If I describe a system by a Lagrange's function

$$L=-\frac{1}{2}\int d^3x\;(\partial_{\mu}A_{\nu}(x))(\partial^{\mu} A^{\nu}(x)) - \sum_{k=1}^N \Big(q_k A^0(x_k) - q_k v_k\cdot A(x_k) + m_k\sqrt{1-|v_k|^2}\Big)$$

(I'm just coping this from my notes. I'm sure the not gauge fixing Lagrangian with $F^{\mu\nu}$ could be used as well.)

then the energy of the system (Hamilton's function, but now as function of $\partial_0 A^{\mu}$ and $v_k$) turns out to be

$$H=-\frac{1}{2}\int d^3x\;\Big((\partial_0 A_{\mu}(x))(\partial^0 A^{\mu}(x)) + (\nabla A_{\mu}(x))\cdot(\nabla A^{\mu}(x))\Big) + \sum_{k=1}^N\Big(\frac{m_k}{\sqrt{1-|v_k|^2}} + q_k A^0(x_k)\Big)$$

Now I see a problem with the Coulomb's potential. Suppose we fix some configurations of two point charges, and ask what are the energies in these configurations. The energy, corresponding to the Coulomb's potential, comes from two different locations. It comes from the term $q_k A^0(x_k)$ in the Hamiltonian, and it comes also from the energy density of the field it self as explained in the posts #26 and #37 of this thread What exactly is spin? Doesn't this mean that the potential energy of the system is in fact twice the amount given by the Coulomb's potential?

Of course from the practical point of view this doesn't matter, because we cannot experimentally measure any correct scale of energy and charges, but that still seems disturbing from theoretical point of view.

2. Feb 23, 2008

### pam

There is a derivation of the E^2 form of energy density from the qA^0 form.
The two are equivalent forms, and not to be added.

3. Feb 23, 2008

### jostpuur

It would be very nice to think they are equivalent, but on the other hand all these physical theories are supposed to arise from some Lagrange's function. When I start with the L defined in the OP, this already implies what the energy H is going to be, and as you can see, the energy density E^2 and potential term qA^0 are added in this expression for energy. It would not be consistent at this point to make an ad hoc modifications to the energy.

4. Mar 1, 2008

### jostpuur

No, the potential energy is three times the Coulomb's potential! With two particles in locations x1 and x2, the A^0(x1) gives energy amount of the Coulomb's potential with the A^0-component given by particle 2, and A^0(x2) gives the Coulomb's potential for the second time with A^0-component given by particle 1. Integration over the energy density of the field gives the Coulomb's potential for the third time.

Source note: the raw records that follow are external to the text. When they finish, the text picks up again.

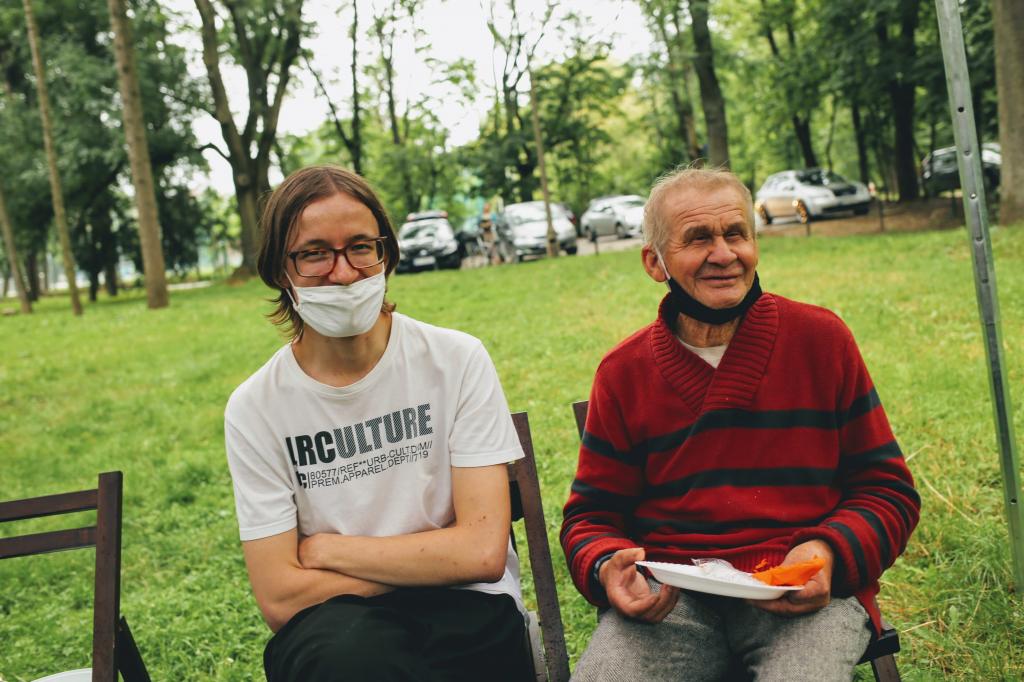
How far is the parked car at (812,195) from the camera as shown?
21.8 m

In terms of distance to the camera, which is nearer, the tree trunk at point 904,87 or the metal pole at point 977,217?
the metal pole at point 977,217

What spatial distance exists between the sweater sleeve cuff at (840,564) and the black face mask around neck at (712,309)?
1.95 ft

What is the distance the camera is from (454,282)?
1482 centimetres

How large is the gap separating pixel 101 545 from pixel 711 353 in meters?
1.83

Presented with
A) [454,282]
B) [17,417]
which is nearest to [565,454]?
[17,417]

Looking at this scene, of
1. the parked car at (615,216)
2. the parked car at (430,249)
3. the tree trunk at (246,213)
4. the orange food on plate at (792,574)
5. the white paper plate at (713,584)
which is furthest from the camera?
the parked car at (615,216)

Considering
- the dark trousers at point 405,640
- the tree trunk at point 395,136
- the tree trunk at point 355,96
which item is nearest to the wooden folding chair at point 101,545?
the dark trousers at point 405,640

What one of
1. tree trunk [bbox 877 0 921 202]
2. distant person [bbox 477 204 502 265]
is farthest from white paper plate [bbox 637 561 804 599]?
distant person [bbox 477 204 502 265]

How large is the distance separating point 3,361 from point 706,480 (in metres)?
11.4

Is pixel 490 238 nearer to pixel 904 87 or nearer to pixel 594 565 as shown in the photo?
pixel 904 87

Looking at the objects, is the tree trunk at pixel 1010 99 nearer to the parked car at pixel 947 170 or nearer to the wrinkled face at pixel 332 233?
the parked car at pixel 947 170

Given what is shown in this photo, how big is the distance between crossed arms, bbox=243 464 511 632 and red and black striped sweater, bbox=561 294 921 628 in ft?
0.88

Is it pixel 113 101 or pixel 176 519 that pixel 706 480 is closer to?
pixel 176 519

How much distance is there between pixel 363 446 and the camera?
2.39 meters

I think this is starting to make sense. Earlier, I was being confused about how the energy density of the field could result in a Coulomb's attraction, because the field configuration changes with a delay after particles' position change. As a result, also the energy density of the field changes with a delay. It would be strange if such energy could result in an interaction, because the particles experience forces due to their ability to move to the lower potentials in more local sense. The answer to this paradox seems to be, that the Coulomb's force does not rise from the energy density of the field, but from the A^0(x1) and A^0(x2) terms.

5. Jun 3, 2008

### jostpuur

It seems I was not right on this thing. The Hamiltonian I solved is not very useful, because the term

$$(\partial_0 A_{\mu}(x))(\partial^0 A^{\mu}(x)) + (\nabla A_{\mu}(x))\cdot(\nabla A^{\mu}(x))$$

doesn't have any obvious meaning.

I redid the calculation starting with the Lagrangian

$$L=-\frac{1}{4}\int d^3x\;F_{\mu\nu}(x)F^{\mu\nu}(x) \;-\; \sum_{k=1}^N \Big(q_k A^0(x_k) \;-\; q_k v_k\cdot A(x_k) \;+\; m_k\sqrt{1-|v_k|^2}\Big)$$

and the Hamiltonian turns out to be

$$H = \frac{1}{2}\int d^3x\;\Big(|E(x)|^2 \;+\; |B(x)|^2\Big) \;+\; \sum_{k=1}^N \frac{m_k}{\sqrt{1-|v_k|^2}}.$$

There is no interaction term. The terms $$A^0(x_k)$$ and $$v_k\cdot A(x_k)$$ appear in the intermediate steps, but when one simplifies the expression so that the energy density depends only on the electric and magnetic fields, and not on the potentials explicitly, the terms $$A^0(x_k)$$ and $$v_k\cdot A(x_k)$$ vanish.